You lose some things: automatic retries, built in evaluation hooks, swappable components. But you can add those yourself in 10 lines each when you actually need them.

The 2026 Reality: Agent SDKs Are Changing Everything

Something interesting happened in 2025 and 2026. OpenAI shipped the Agents SDK. Anthropic shipped the Claude Agent SDK. Google shipped ADK. These are lightweight, provider specific orchestration layers that handle the agent loop for their own models.
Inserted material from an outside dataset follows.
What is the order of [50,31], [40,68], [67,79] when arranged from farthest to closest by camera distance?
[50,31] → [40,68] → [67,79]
They're not trying to be everything like LangChain. They handle the specific problem of "call the model, execute tools, loop back" with native support for their model's strengths.

Approach

When to pick it

Complexity

Flexibility

Raw API calls

Starting out, simple apps, learning

Low

Maximum

Provider Agent SDK

Single provider, need agents

Low to medium

Provider locked

LlamaIndex

Complex retrieval, document heavy apps

Medium

RAG focused

LangChain / LangGraph

Multi provider agents, complex workflows

High

Maximum

LlamaIndex + LangGraph

Production RAG with agent orchestration

High

Maximum

A pattern I'm seeing in production teams: LlamaIndex for the retrieval layer (chunking, embedding, retrieval, reranking) and LangGraph for the orchestration layer (tool calling, state management, human checkpoints). Best of both, but only when the app is complex enough to justify it.

The Decision Framework

  1. If you're learning AI engineering, start with raw API calls. Build a chatbot. Build a RAG pipeline. Build an agent. All from scratch. You'll understand what every framework is doing under the hood, and you'll make better decisions about when to use one.

  2. If you're building a production RAG system with complex documents, look at LlamaIndex. Its retrieval primitives will save you time, and retrieval quality is the single biggest lever in any RAG app.

  3. If you're building a multi tool agent that needs state management, branching logic, and human in the loop, look at LangGraph. Skip legacy LangChain chains. LangGraph is the part that actually solves hard problems.